Without changing a character, return the entries, but not the images they hold.

Stored dataset items:
= = = = = = =
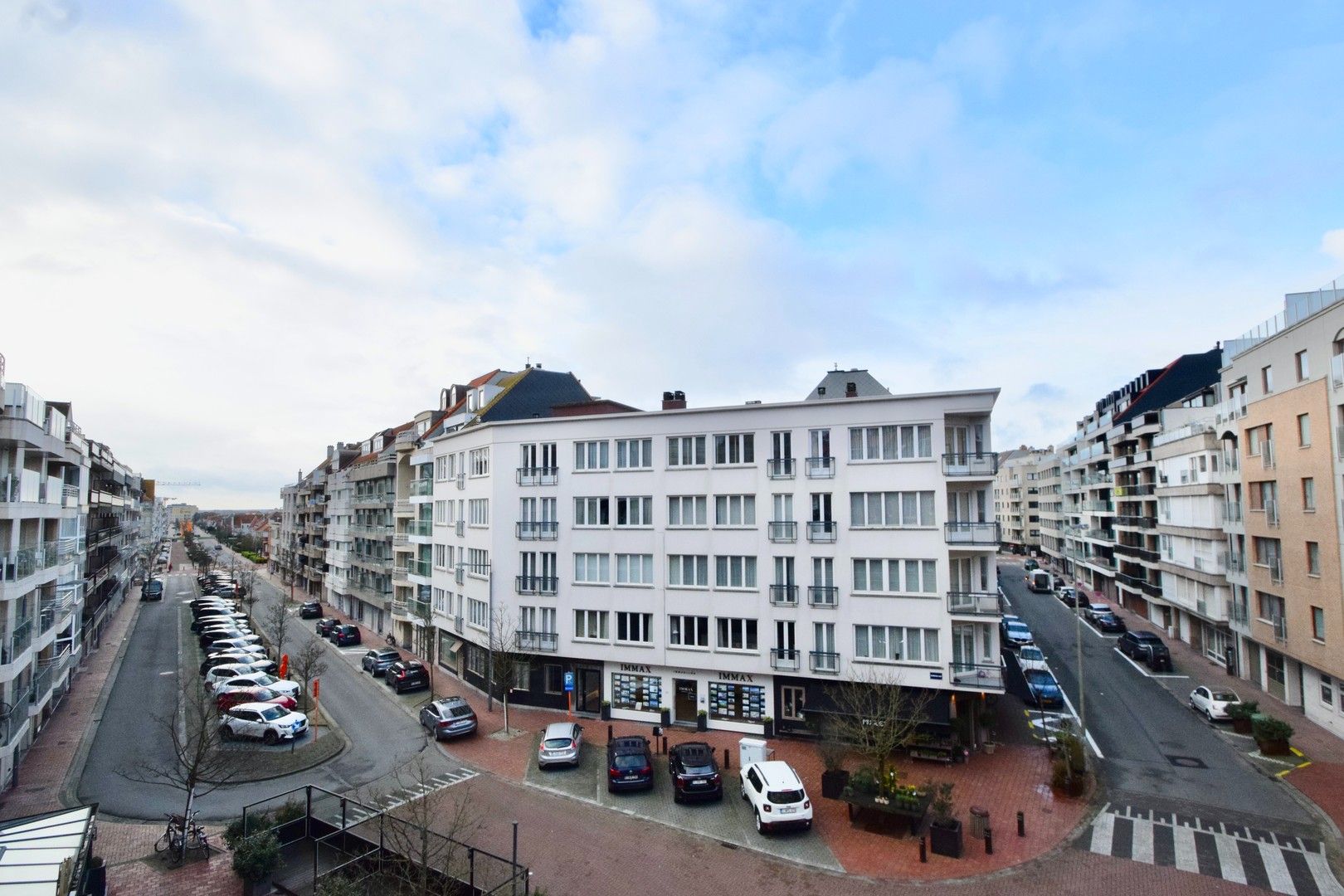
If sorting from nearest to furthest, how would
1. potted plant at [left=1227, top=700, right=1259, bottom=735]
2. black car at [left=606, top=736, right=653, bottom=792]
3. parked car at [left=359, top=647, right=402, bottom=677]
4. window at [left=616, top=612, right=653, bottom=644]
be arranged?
= = = = = = =
Solution below:
If sorting from nearest to furthest, how would
1. potted plant at [left=1227, top=700, right=1259, bottom=735]
2. black car at [left=606, top=736, right=653, bottom=792]
3. parked car at [left=359, top=647, right=402, bottom=677]
4. window at [left=616, top=612, right=653, bottom=644]
be arranged?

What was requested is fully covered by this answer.